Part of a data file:
* * * * * * *
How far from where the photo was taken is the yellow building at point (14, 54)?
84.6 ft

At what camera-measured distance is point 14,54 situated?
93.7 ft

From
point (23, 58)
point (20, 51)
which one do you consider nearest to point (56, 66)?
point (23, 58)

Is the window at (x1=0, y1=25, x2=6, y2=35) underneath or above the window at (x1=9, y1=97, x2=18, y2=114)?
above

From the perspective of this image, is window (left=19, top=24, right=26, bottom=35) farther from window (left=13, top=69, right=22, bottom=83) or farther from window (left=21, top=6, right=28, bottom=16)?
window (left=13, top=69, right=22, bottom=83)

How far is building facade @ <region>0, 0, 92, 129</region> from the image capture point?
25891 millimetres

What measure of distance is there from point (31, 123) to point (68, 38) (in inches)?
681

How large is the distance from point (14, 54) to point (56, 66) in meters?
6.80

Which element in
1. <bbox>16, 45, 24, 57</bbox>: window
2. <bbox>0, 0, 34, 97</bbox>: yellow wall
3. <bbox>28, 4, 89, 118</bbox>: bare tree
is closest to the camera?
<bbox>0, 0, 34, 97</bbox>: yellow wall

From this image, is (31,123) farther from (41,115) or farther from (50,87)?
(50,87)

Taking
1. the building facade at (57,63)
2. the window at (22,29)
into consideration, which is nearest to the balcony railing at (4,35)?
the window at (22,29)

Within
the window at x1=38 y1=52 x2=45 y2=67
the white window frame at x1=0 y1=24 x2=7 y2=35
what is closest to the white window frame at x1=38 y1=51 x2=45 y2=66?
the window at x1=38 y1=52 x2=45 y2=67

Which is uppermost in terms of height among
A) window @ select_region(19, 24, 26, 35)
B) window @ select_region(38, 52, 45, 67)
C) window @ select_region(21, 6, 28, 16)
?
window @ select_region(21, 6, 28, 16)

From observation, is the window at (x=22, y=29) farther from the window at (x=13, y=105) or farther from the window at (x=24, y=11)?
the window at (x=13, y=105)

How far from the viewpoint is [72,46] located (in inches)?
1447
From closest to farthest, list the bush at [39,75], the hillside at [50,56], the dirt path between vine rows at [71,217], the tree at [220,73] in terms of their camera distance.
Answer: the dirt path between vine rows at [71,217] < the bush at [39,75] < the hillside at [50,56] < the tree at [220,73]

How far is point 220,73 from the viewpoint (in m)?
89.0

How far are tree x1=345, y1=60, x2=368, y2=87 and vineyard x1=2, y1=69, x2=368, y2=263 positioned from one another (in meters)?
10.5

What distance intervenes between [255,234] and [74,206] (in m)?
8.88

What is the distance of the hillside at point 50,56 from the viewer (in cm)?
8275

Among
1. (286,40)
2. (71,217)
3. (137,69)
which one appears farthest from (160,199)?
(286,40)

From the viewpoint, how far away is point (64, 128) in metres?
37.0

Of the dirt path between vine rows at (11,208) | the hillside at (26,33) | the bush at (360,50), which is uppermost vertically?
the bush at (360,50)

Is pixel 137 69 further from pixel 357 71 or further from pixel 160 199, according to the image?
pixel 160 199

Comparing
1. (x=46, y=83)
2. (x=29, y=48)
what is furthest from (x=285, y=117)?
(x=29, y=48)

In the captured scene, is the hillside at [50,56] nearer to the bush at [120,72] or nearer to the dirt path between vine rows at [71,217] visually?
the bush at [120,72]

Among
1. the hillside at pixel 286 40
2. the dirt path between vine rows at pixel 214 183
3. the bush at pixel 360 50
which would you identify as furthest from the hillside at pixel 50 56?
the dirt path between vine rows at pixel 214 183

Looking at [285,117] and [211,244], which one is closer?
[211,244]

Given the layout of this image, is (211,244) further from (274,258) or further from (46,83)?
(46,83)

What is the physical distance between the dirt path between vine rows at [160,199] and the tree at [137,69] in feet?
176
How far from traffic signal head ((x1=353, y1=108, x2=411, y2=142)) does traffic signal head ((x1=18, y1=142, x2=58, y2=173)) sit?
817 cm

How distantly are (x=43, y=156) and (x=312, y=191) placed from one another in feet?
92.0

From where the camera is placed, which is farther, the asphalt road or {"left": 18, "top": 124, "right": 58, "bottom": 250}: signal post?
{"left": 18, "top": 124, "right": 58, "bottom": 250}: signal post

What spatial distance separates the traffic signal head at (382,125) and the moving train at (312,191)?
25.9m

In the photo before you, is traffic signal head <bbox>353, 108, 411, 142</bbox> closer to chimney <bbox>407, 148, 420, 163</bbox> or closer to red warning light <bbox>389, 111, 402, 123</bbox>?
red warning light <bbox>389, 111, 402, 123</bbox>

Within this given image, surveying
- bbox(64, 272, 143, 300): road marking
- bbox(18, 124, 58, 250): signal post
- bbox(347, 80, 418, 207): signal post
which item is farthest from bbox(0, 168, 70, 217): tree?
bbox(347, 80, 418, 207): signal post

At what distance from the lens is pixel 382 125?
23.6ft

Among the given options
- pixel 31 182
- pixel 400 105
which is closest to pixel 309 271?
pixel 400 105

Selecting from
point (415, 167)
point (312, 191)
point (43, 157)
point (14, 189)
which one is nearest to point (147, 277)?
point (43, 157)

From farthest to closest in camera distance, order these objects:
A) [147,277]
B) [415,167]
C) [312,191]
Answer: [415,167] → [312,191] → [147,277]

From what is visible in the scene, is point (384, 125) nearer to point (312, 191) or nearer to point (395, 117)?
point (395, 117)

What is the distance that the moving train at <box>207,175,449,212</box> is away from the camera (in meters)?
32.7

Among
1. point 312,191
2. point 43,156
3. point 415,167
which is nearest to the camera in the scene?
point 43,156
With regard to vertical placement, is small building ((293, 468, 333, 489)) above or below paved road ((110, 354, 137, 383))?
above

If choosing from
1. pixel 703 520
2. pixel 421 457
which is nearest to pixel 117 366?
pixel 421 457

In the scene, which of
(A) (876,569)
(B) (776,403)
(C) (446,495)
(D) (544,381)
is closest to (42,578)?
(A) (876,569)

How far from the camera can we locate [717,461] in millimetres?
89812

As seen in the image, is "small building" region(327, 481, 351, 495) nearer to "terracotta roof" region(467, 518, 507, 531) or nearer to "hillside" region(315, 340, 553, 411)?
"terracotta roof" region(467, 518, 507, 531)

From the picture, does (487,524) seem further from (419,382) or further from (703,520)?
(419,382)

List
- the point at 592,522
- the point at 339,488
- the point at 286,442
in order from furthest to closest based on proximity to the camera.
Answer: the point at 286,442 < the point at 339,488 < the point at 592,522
* * * * * * *
What the task asks:
Reproduce all the records, swapping each occurrence of "closest" for "nearest" and leaving every other character untouched.

Response to the task:
How far from where the photo was taken is the yellow building at point (14, 54)?
84.6 ft

At what camera-measured distance is point 14,54 situated?
93.7 ft

From
point (23, 58)
point (20, 51)
which one do you consider nearest to point (56, 66)?
point (23, 58)

Is the window at (x1=0, y1=25, x2=6, y2=35) underneath or above the window at (x1=9, y1=97, x2=18, y2=114)?
above

From the perspective of this image, is window (left=19, top=24, right=26, bottom=35) farther from window (left=13, top=69, right=22, bottom=83) or farther from window (left=21, top=6, right=28, bottom=16)?
window (left=13, top=69, right=22, bottom=83)

How far is building facade @ <region>0, 0, 92, 129</region> from the image capture point?
25891 millimetres

What measure of distance is there from point (31, 123) to point (68, 38) (in inches)?
681

How large is the distance from point (14, 54) to point (56, 66) in meters?
6.80

Which element in
1. <bbox>16, 45, 24, 57</bbox>: window
2. <bbox>0, 0, 34, 97</bbox>: yellow wall
3. <bbox>28, 4, 89, 118</bbox>: bare tree
is nearest to the camera?
<bbox>0, 0, 34, 97</bbox>: yellow wall

From this image, is (31,123) farther from (41,115) or farther from (50,87)?
(50,87)

Taking
1. the building facade at (57,63)
2. the window at (22,29)
into consideration, which is nearest to the balcony railing at (4,35)?
the window at (22,29)

Within
the window at x1=38 y1=52 x2=45 y2=67
the white window frame at x1=0 y1=24 x2=7 y2=35
what is nearest to the white window frame at x1=38 y1=51 x2=45 y2=66?
the window at x1=38 y1=52 x2=45 y2=67

Which is uppermost in terms of height among
A) window @ select_region(19, 24, 26, 35)
B) window @ select_region(38, 52, 45, 67)
C) window @ select_region(21, 6, 28, 16)
?
window @ select_region(21, 6, 28, 16)

From observation, is the window at (x=22, y=29) farther from the window at (x=13, y=105) or farther from the window at (x=24, y=11)?
the window at (x=13, y=105)

How far from the viewpoint is [72,46] located (in inches)?
1447
From nearest to farthest, list the bush at [39,75], the hillside at [50,56], the dirt path between vine rows at [71,217], the tree at [220,73] in terms of their camera distance.
Answer: the dirt path between vine rows at [71,217] < the bush at [39,75] < the hillside at [50,56] < the tree at [220,73]

How far is point 220,73 from the viewpoint (in m)?
89.0

How far are tree x1=345, y1=60, x2=368, y2=87 and vineyard x1=2, y1=69, x2=368, y2=263 positioned from one another (in meters)?
10.5

What distance intervenes between [255,234] and [74,206] (in m)?
8.88

What is the distance of the hillside at point 50,56 from the viewer (in cm)?
8275

Among
1. (286,40)
2. (71,217)
3. (137,69)
which one appears farthest from (160,199)?
(286,40)

From the viewpoint, how far away is point (64, 128) in metres?
37.0

Of the dirt path between vine rows at (11,208) | the hillside at (26,33) | the bush at (360,50), which is uppermost vertically?
the bush at (360,50)

Is pixel 137 69 further from pixel 357 71 or further from pixel 160 199, according to the image?
pixel 160 199

Comparing
1. (x=46, y=83)
2. (x=29, y=48)
what is furthest from (x=285, y=117)?
(x=29, y=48)

In the captured scene, is the hillside at [50,56] nearer to the bush at [120,72] or nearer to the dirt path between vine rows at [71,217] visually?
the bush at [120,72]

Among
1. the hillside at pixel 286 40
2. the dirt path between vine rows at pixel 214 183
3. the bush at pixel 360 50
which would you identify as furthest from the hillside at pixel 50 56?
the dirt path between vine rows at pixel 214 183

Looking at [285,117] and [211,244], which one is closer?
[211,244]

Given the layout of this image, is (211,244) further from (274,258) or further from (46,83)?
(46,83)

What is the physical distance between the dirt path between vine rows at [160,199] and the tree at [137,69] in feet?
176
How far from traffic signal head ((x1=353, y1=108, x2=411, y2=142)) does traffic signal head ((x1=18, y1=142, x2=58, y2=173)) sit?
817 cm

How distantly are (x=43, y=156) and (x=312, y=191) placed from one another in feet?
92.0

From where the camera is placed, which is farther, the asphalt road or {"left": 18, "top": 124, "right": 58, "bottom": 250}: signal post?
{"left": 18, "top": 124, "right": 58, "bottom": 250}: signal post

What spatial distance separates the traffic signal head at (382,125) and the moving train at (312,191)?
25.9m

In the photo before you, is traffic signal head <bbox>353, 108, 411, 142</bbox> closer to chimney <bbox>407, 148, 420, 163</bbox> or closer to red warning light <bbox>389, 111, 402, 123</bbox>?
red warning light <bbox>389, 111, 402, 123</bbox>

Within this given image, surveying
- bbox(64, 272, 143, 300): road marking
- bbox(18, 124, 58, 250): signal post
- bbox(347, 80, 418, 207): signal post
which item is farthest from bbox(0, 168, 70, 217): tree?
bbox(347, 80, 418, 207): signal post

At what distance from the lens is pixel 382 125?
23.6ft

Among the given options
- pixel 31 182
- pixel 400 105
which is nearest to pixel 309 271?
pixel 400 105

Selecting from
point (415, 167)
point (312, 191)
point (43, 157)
point (14, 189)
which one is nearest to point (147, 277)?
point (43, 157)

From farthest to nearest in camera distance, order these objects:
A) [147,277]
B) [415,167]
C) [312,191]
Answer: [415,167] → [312,191] → [147,277]

From what is visible in the scene, is point (384, 125) nearer to point (312, 191) or nearer to point (395, 117)?
point (395, 117)

What is the distance that the moving train at <box>207,175,449,212</box> is away from the camera (in meters)?
32.7

Among
1. point 312,191
2. point 43,156
3. point 415,167
which is nearest to the camera in the scene?
point 43,156
With regard to vertical placement, is small building ((293, 468, 333, 489)) above or below paved road ((110, 354, 137, 383))?
above

If choosing from
1. pixel 703 520
2. pixel 421 457
which is nearest to pixel 117 366?
pixel 421 457

In the scene, which of
(A) (876,569)
(B) (776,403)
(C) (446,495)
(D) (544,381)
is nearest to (42,578)?
(A) (876,569)

How far from the camera can we locate [717,461] in millimetres?
89812

As seen in the image, is "small building" region(327, 481, 351, 495) nearer to "terracotta roof" region(467, 518, 507, 531) or nearer to "hillside" region(315, 340, 553, 411)?
"terracotta roof" region(467, 518, 507, 531)

From the picture, does (487,524) seem further from (419,382) or further from (703,520)?
(419,382)

List
- the point at 592,522
- the point at 339,488
- the point at 286,442
in order from furthest to nearest based on proximity to the camera.
Answer: the point at 286,442 < the point at 339,488 < the point at 592,522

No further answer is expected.